Tiene doce años, la misma edad de cuando recibí el mensaje que marcó mi
destino. Habla mucho conmigo. Yo le cuento mi historia y él escribe atentamente
en un cuaderno todo aquello. Pero su mamá no le cree cuando lee acerca de nuestras
conversaciones. Dice que son inventos y terminaron por no volver a dejarlo ir a
la casa de los abuelos. Lo único que sé es que mi historia no se va a perder.
Se encuentra en las mejores manos, un hombre que es inteligente, estudioso,
algo callado, pero un ser hermoso.
Pasados
unos días, hay una misa en casa para celebrar mis cien años. Casi toda la
familia está allí. Desde mi silla preferida los puedo ver. El sacerdote una vez
termina la eucaristía empieza a hacer oraciones para difuntos. Todos responden.

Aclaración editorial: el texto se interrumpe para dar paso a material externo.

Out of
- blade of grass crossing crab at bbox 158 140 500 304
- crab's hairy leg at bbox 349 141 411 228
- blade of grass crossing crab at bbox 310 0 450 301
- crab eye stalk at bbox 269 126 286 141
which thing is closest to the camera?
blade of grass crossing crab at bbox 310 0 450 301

Lucía llora. Se la llevan del cuarto. No sé qué pasa. El sacerdote pide que me marche
en paz. Pero ¿por qué me tengo que ir, si aquí estoy bien? ¿Y a dónde voy a ir?,
me escucho decirle a Felipe Andrés. De pronto, empiezan a sacar las cosas del
cuarto. La ropa, la cama, los nocheros. Hay olor a gasolina. Veo a Ernesto tal
y como lo recordaba cuando se fue de casa a sus veinte años. Me dice que me debo
ir con él, que me esperan y que si me quedo seré un fantasma más en esa casa. «Lucía
está enferma» —agrega― «no la dejas descansar con tus continuos reproches. Además,
todos creen que Felipe Andrés está loco, ya lo tienen asistiendo al psicólogo».
Entonces,
empecé a comprender y logré decirle a Felipe Andrés que hace diez años tal como
lo había previsto la gitana había muerto en el hospital. Y que estos diez años
fueron una resistencia, que había quedado anclado en el deseo, un solo deseo, el
deseo de vida y ese deseo de vivir no permitía que me liberará y dejará libre a
la mujer que amé, que me dio todo, pero que ahora atormentaba.